The commands for assigning the domain on Dokku are
# list existing domains dokku domains:report house-lister # add domains dokku domains:add house-lister house-lister.mydomain.com # remove any default domain you don't need - dokku allows you to have multiple domains on the instance dokku domains:remove house-lister house-lister.anotherdomain.com
There may be some env vars you need to add for dokku plugins. See Let’s encrypt below for example.
Be careful with spaces in the dokku environment variable values. If you have a space in the value you will need to wrap the value in quotes.
dokku config:set house-lister APP_ENVIRONMENT_VAR_ONE=‘the value’ APP_ENVIRONMENT_VAR_TWO=‘the value’
You can avoid restarting the dokku application by using the
dokku config:set house-lister APP_ENVIRONMENT_VAR_ONE=‘the value’ APP_ENVIRONMENT_VAR_TWO=‘the value’ --no-restart
This is optional but SSL is recommended these days and it’s free.
Dokku has a plugin for let’s encrypt. You have to install it if it’s not already there.
sudo dokku plugin:install https://github.com/dokku/dokku-letsencrypt.git
There are env vars you need to configure so let’s encrypt knows your email address. The plugin docs are worth reading: https://github.com/dokku/dokku-letsencrypt
Don’t forget to set up a cron to update your certs automatically every 30 days or so.
# Enable SSL for the application dokku letsencrypt:enable house-lister
Dokku uses Git to deploy. You push your application to the dokku remote and that triggers a build.
Run this on your
local computer while in the code for your application to create the new remote.

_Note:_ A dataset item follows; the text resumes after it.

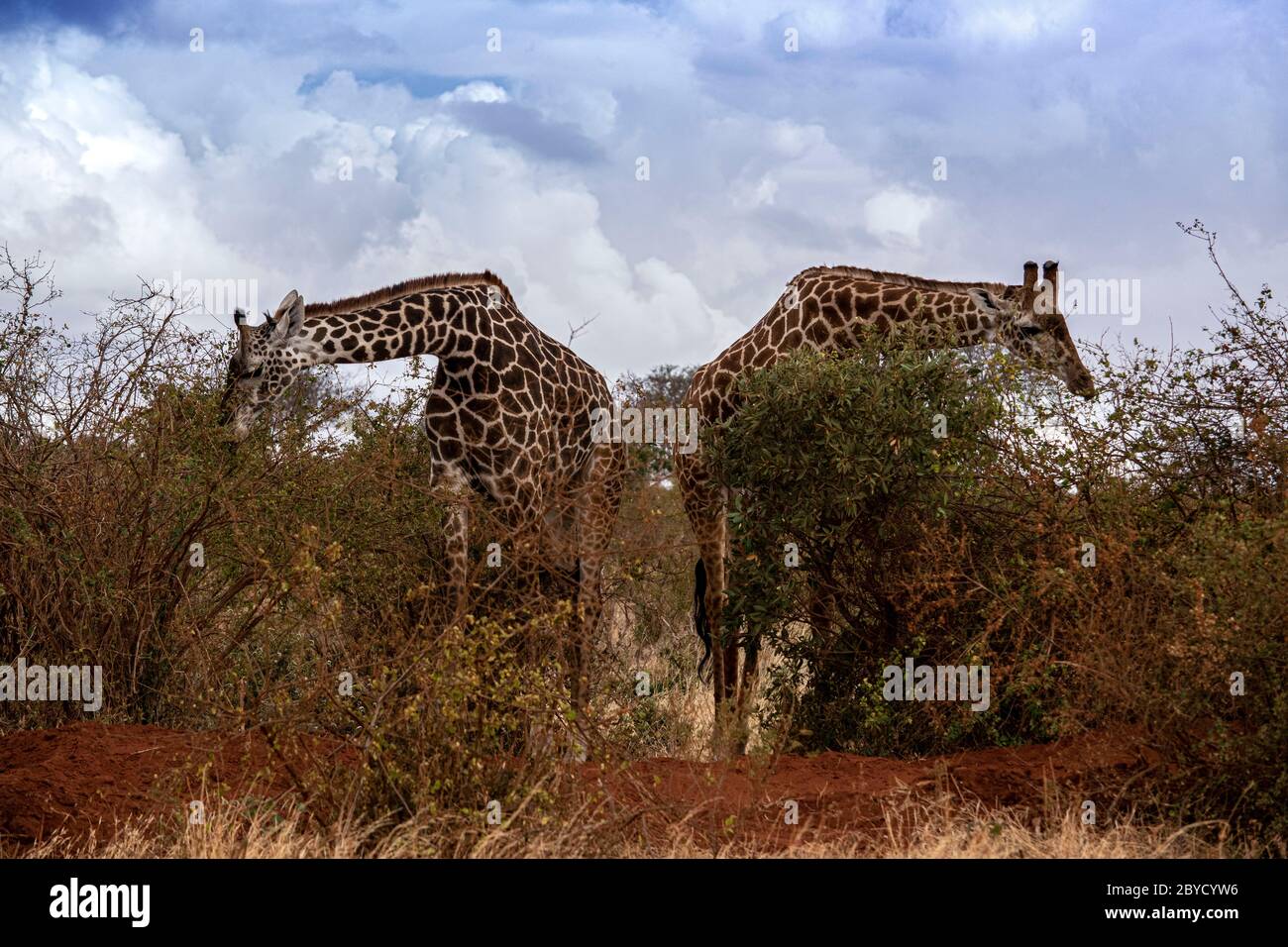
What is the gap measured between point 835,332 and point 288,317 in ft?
12.8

Note that it’s not the root user this time
Note this is NOT run on the digital ocean droplet - run this on your local computer in the application repository.
git remote add dokku dokku@dokku-as-darragh:house-lister
Run this on your local machine
git push dokku master:master
of if you use main or any other branch name
git push dokku main:master
Done! You should see the application being deployed successfully.
A note on cert errors
If you get this error when setting up a cert you might have tried to add it before setting a domain for the application.

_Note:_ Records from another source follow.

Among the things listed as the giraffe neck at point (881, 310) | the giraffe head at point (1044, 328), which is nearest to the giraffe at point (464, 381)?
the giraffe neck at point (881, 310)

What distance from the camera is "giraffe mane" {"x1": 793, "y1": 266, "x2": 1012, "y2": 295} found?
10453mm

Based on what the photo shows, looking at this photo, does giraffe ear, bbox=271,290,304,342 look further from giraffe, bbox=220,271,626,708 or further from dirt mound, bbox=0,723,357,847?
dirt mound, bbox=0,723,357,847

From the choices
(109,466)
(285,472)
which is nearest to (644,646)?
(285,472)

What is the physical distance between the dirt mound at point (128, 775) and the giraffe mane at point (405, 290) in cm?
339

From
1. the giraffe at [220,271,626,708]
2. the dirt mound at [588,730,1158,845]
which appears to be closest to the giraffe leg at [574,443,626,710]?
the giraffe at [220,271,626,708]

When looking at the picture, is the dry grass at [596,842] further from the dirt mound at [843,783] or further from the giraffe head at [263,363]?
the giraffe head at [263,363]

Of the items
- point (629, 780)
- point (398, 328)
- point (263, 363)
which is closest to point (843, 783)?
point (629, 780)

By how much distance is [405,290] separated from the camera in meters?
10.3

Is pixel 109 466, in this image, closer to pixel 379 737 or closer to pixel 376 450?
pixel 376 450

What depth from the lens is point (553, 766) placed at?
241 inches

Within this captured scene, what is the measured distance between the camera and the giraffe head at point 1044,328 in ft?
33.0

nginx: [emerg] cannot load certificate "/home/dokku/house-lister/tls/server.crt": BIO_new_file() failed (SSL: error:02001002:system library:fopen:No such file or directory:fopen('/home/dokku/house-lister/tls/server.crt','r') error:2006D080:BIO routines:BIO_new_file:no such file)

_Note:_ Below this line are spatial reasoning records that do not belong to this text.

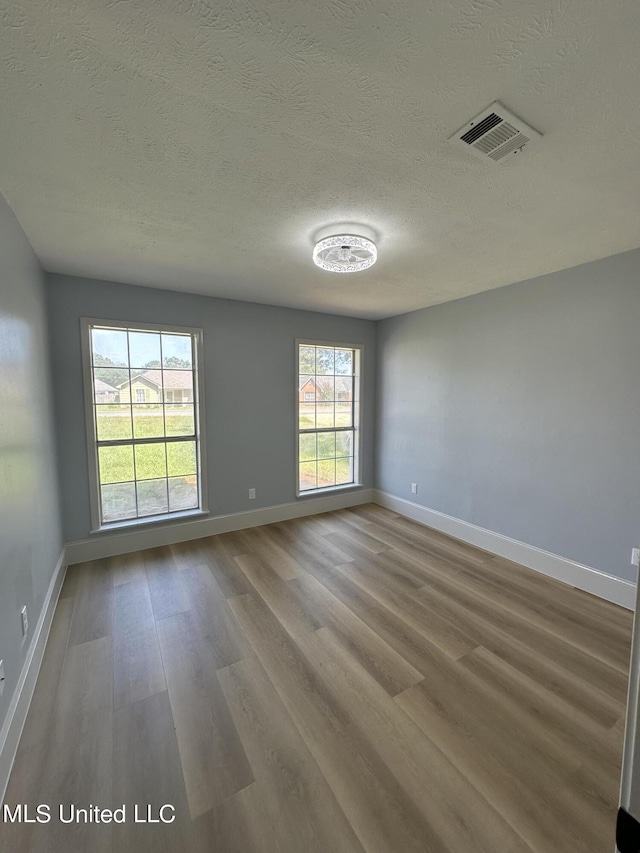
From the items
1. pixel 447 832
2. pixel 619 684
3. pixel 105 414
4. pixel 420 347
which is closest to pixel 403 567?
pixel 619 684

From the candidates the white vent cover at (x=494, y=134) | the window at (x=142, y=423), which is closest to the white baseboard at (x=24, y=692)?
the window at (x=142, y=423)

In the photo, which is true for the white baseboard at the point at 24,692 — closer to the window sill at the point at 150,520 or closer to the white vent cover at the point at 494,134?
the window sill at the point at 150,520

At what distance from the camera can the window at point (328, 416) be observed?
429 cm

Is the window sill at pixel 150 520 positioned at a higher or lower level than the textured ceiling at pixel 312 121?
lower

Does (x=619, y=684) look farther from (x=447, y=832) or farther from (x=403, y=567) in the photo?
(x=403, y=567)

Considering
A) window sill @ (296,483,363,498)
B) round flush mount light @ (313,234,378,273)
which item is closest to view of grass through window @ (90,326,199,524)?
window sill @ (296,483,363,498)

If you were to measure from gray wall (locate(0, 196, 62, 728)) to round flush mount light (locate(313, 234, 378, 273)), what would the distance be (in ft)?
5.42

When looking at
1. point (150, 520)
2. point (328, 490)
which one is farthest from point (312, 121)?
point (328, 490)

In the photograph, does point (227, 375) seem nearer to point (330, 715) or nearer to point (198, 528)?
point (198, 528)

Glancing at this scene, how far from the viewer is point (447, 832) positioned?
45.9 inches

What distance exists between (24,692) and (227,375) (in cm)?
280

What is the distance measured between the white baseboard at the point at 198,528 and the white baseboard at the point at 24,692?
71cm

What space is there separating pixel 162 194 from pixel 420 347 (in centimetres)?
306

This scenario sets the application networking in a bad state. You can clean things up with the following commands
# clean up dokku proxy:ports-remove myapp 443 dokku domains:set myapp myapp.com.br www.myapp.com.br # now add the cert again dokku letsencrypt myapp
You’ll have to maintain the droplet yourself. As often as you remember login and
apt update && apt upgrade.
You should also occasionally update your dokku instance.
sudo apt-get update dokku apps:list dokku ps:stop <app> # repeat to shut down each running app sudo apt-get install -qq -y dokku herokuish dokku ps:rebuild --all # restart all applications
Follow up dokku upgrades with plugin upgrades
dokku plugin:update postgres
Dokku makes it easy to run web apps for personal projects. The $5 per month is astounding value for what you get from Digital Ocean. You can get a droplet for free using a referral link.
Most of our personal projects have low enough usage that the droplet is plenty of power to run multiple apps.